## PROBLEMS TO WORK ON
1. In the forum post asking whether a find could be silver, what color was the clay at the spots that set off the metal detector?
2. Write what comes next in the forum post about the possible silver find, picking up after its final sentence.

## PROVIDED TEXT
** Start **

# Could this be silver?



## ebp123 (Jul 17, 2011)

I took a backpacking trip way up in a mountain range in nevada that I know has tons of quarts. I walked a good 10 miles all over this mountain side for 2 days with my metal detector and didnt get a single tone. Finally when i finally got to a place with quartz all over the ground, i scanned the area thoroughly and got a real good tone on 3 small patches of ground. When i started scraping the surface i noticed it was a blue/gray clay on all the spots that set the detector off. Some of the material was very dark and some dark gray or blueish gray.

I took some pics, maybe some geologists or other experience people can help tell me what it is? I also bagged some of the stuff up and brought it home. One of the pics is with the darkest material and the other is with both the dark material and the blueish-gray material. The dark material acts like led and a small bit will spread over the entire piece of paper almost like pencil led.

** End **

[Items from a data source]

** Start **

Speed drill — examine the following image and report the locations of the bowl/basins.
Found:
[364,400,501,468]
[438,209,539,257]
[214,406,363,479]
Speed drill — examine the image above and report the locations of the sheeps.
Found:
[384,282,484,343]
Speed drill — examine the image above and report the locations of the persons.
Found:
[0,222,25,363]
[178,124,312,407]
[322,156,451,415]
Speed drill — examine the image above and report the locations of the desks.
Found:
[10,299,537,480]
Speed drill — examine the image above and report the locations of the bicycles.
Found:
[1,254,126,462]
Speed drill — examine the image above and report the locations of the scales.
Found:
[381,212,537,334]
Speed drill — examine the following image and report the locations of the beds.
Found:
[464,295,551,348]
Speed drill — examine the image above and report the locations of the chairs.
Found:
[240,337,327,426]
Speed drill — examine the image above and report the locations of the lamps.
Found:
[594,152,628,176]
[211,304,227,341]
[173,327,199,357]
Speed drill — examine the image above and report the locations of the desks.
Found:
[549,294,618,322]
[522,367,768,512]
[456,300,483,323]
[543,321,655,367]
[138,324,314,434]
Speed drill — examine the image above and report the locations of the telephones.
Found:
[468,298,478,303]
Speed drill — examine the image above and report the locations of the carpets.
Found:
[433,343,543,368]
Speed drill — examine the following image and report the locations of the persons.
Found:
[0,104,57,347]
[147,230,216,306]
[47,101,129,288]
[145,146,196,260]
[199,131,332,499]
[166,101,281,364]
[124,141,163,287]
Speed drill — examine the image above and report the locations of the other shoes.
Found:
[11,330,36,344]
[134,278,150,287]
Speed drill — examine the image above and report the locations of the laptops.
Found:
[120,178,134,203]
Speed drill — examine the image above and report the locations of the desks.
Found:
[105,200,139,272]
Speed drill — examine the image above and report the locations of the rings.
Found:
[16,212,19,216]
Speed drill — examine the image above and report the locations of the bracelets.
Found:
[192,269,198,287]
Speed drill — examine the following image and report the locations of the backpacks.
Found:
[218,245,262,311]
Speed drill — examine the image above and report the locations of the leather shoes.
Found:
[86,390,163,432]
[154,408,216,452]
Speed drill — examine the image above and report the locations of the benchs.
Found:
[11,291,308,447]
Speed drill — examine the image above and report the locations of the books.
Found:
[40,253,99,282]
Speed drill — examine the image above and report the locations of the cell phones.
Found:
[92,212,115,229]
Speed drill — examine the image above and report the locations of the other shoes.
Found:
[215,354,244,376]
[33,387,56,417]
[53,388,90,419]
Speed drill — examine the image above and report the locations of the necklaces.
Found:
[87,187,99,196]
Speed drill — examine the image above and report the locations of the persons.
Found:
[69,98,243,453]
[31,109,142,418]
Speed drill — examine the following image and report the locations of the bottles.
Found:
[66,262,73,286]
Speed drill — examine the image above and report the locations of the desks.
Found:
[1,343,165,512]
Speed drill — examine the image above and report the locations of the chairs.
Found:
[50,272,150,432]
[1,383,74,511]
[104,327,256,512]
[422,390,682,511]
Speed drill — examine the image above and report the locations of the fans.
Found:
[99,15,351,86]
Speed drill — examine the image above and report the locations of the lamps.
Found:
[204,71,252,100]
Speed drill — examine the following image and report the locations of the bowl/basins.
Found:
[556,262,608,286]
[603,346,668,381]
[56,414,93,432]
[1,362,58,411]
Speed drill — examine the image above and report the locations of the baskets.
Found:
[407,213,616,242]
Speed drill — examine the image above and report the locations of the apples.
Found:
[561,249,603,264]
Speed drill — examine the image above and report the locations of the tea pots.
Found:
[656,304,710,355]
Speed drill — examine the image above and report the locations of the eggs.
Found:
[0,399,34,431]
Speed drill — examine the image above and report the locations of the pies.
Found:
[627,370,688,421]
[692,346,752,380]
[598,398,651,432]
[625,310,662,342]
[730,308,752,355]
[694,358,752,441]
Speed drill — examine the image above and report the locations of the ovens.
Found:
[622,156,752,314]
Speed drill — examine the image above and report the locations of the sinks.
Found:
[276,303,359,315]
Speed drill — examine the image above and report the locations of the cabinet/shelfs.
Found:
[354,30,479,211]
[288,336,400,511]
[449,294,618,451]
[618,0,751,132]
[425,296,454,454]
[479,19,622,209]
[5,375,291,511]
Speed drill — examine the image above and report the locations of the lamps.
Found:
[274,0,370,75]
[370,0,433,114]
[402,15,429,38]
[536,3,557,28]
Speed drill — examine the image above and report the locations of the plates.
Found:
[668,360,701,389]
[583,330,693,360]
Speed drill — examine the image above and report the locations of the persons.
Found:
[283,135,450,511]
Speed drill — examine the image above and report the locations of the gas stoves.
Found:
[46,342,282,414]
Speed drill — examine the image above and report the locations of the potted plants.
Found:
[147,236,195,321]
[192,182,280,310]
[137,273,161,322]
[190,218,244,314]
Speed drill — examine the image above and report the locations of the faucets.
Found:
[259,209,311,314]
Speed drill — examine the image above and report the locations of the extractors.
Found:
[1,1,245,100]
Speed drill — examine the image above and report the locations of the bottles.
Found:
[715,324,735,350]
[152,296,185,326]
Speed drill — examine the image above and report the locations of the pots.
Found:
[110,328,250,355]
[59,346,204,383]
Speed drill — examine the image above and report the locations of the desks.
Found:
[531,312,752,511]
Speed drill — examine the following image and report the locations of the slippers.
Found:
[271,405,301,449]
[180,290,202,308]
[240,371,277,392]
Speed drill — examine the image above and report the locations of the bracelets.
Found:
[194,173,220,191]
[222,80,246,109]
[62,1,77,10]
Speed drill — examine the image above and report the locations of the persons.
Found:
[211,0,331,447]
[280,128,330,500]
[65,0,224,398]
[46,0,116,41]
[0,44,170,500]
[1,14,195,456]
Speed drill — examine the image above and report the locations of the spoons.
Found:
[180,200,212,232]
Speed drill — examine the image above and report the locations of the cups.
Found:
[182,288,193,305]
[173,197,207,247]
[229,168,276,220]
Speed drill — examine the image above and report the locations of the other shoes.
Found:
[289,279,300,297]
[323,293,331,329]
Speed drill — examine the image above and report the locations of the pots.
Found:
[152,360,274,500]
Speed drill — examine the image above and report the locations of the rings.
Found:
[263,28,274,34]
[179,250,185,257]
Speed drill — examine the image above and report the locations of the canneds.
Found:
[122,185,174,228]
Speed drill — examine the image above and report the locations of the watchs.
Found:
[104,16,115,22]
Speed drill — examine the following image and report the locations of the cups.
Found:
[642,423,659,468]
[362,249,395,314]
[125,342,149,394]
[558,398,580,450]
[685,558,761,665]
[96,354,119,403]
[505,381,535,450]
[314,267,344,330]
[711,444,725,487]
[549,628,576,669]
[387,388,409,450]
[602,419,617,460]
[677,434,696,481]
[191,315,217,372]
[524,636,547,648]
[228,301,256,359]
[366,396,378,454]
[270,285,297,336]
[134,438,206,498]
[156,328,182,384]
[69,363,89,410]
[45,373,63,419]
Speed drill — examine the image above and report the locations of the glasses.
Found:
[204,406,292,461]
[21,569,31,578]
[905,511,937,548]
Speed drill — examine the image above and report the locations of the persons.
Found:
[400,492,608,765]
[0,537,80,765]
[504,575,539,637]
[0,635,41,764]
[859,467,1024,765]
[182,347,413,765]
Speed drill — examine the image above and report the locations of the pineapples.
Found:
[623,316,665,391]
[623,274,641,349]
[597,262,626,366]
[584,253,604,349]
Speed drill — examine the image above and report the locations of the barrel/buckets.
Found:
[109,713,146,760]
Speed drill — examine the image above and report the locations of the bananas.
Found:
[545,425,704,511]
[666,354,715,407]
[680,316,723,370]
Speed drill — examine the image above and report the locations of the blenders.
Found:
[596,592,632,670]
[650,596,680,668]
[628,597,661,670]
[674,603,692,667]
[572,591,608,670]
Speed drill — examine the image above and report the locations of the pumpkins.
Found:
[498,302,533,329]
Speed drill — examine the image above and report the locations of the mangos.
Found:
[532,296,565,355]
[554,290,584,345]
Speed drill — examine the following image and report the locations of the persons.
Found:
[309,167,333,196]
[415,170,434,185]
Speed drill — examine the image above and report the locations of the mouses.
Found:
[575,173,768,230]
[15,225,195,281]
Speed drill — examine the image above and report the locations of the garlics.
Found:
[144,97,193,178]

** End **

## ANSWERS TO THE EXERCISE
1. Blue/gray

2.
----------



## butcher (Jul 17, 2011)

How does it react when panning?
Dissolve a bit in nitric acid add salt or HCL what is reaction?

Try testing a lot of things can be black, gray or blue and look like a duck, we just need to use the tools to see if that blue thing is a duck or not.


----------



## ebp123 (Jul 18, 2011)

butcher said:


> How does it react when panning?
> Dissolve a bit in nitric acid add salt or HCL what is reaction?
> 
> Try testing a lot of things can be black, gray or blue and look like a duck, we just need to use the tools to see if that blue thing is a duck or not.



Where can i get nitric acid and what type of reaction is suppose to take place?


----------



## stihl88 (Jul 18, 2011)

Just in case their are any PGM powder present careful breathing any in, fingers crossed that you do have PGM's though...


----------



## manorman (Jul 18, 2011)

Might try asking Richard or Cody in the prospecting section,'
looks like Blue Lead to me, it should have very high silver content, and some gold.

Mike


----------



## TigWiz (Jul 18, 2011)

I'm crossing my fingers for you.


----------



## Reno Chris (Jul 19, 2011)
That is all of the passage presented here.